Pour l'instant, l'organisation botte en touche et se reporte sur l'Union cycliste internationale. "Nous avons contacté l'UCI et nous l'avons informé", a déclaré le directeur technique de la Vuelta Kiko Garcia auprès de Marca. "Nous savions que les manifestants étaient très engagés. Jusqu'à présent, rien n'a changé. Espérons que des mesures seront prises rapidement, car le temps passe." En précisant que les organisateurs n'ont tout simplement pas le droit d'exclure IPT - leur présence étant obligatoire - il a ajouté: "La solution, aujourd'hui, il n'y en a qu'une, pour moi, personnellement. Pour que ça se calme, que tout revienne un peu au calme."

"Ils ne devraient concourir sous aucun drapeau"

Du côté des coureurs, les langues commencent à se délier. Très frileux lorsqu'il s'agit de questions politiques, le peloton commence vraiment à craindre pour sa sécurité. "En cyclisme, les coureurs ne sont pas habitués à cette sécurité, et ne sont pas là pour ça", a confié un membre d'une formation française présente sur la Vuelta auprès de RMC Sport. "Mais cela doit surtout être pesant pour l'équipe Israel-Premier Tech qui est entourée de beaucoup de forces de l'ordre."

Membre de la formation Lidl-Trek, l'Espagnol Carlos Verona a lui pris une position forte après l'étape amputée de trois kilomètres. "Israël participe à cette course, le pays est impliqué dans un conflit politique assez important, et l'UCI doit gérer la situation", a-t-il lancé. "La meilleure chose à faire est de maintenir le sport le plus éloigné possible de la politique.

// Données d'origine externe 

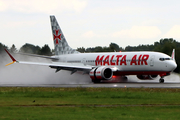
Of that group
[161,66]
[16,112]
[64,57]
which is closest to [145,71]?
[161,66]

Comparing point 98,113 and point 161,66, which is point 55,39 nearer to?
point 161,66

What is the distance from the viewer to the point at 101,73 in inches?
1693

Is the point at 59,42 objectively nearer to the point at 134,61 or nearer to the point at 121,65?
the point at 121,65

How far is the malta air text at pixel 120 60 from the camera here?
4341cm

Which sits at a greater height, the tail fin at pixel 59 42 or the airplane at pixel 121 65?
the tail fin at pixel 59 42

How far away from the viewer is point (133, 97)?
23.1m

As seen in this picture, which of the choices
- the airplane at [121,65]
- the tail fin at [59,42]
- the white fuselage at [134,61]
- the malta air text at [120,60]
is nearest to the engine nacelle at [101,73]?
the airplane at [121,65]

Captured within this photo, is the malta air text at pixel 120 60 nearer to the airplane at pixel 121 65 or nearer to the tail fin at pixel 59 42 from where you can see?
the airplane at pixel 121 65

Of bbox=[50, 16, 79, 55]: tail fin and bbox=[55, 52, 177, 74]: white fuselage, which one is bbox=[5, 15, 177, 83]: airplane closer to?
bbox=[55, 52, 177, 74]: white fuselage

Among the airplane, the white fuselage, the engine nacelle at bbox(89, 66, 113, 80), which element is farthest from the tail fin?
the engine nacelle at bbox(89, 66, 113, 80)

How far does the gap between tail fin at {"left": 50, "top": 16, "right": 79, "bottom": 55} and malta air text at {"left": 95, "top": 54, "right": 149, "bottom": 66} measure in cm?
750

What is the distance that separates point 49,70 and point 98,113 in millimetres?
39809

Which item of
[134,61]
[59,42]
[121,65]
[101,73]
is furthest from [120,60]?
[59,42]

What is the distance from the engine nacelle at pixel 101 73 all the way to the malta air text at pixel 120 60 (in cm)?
191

Et tant que le conflit dure, ils ne devraient concourir sous aucun drapeau." 

Pour les observateurs, le retrait d'IPT semble inéluctable. Ancien cycliste professionnel et consultant pour RMC, Jérôme Pineau assure que les organisateurs n'ont plus le choix. "J'espère que du côté de l'organisation, on a entendu les causes et le pourquoi de la présence de ces manifestants et de ce qu'ils portent comme message", a-t-il développé. "Si c'est la présence de l'équipe Israël Premier Tech qui pose problème, alors oui il faudra que cette équipe-là se retire pour laisser la place à la compétition."

Avant de préciser: "Je ne crois pas que les coureurs de l'équipe Premier Tech soient des gens qui soient en lien de loin, de près, et qu'ils portent vers eux un message de guerre."

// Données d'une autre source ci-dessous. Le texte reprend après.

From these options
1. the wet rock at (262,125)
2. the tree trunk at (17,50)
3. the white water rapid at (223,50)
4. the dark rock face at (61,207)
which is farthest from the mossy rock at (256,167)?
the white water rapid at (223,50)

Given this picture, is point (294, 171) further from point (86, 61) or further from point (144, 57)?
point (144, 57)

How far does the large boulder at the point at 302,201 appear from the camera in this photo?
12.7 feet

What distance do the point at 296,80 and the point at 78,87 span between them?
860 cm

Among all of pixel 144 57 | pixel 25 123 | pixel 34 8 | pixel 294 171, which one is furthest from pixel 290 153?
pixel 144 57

Même son de cloche du côté de Jacky Durand, ancien vainqueur du Tour des Flandres et désormais consultant sur Eurosport. "Pour moi, il n'y a qu'une seule solution parce qu'on n'aura jamais d'arrivée: l'équipe d'Israël va quitter la Vuelta assez rapidement", a-t-il assuré. "C'est terrible pour cette équipe car elle est composée de coureurs qui n'ont strictement rien à voir avec ce qui se passe en Palestine."

Jérôme Pineau a aussi ajouté que le passage de la Vuelta dans des régions espagnoles à forte tendance indépendantiste accroît le risque de débordements, rendant la situation plus explosive chaque jour. Il a néanmoins soufflé une alternative au retrait de la formation israélienne, bien que très difficile à mettre en place: "Une course à huis clos. On l'a fait pendant le Covid. Si on veut que la course aille au bout, on punit une certaine partie de passionnés."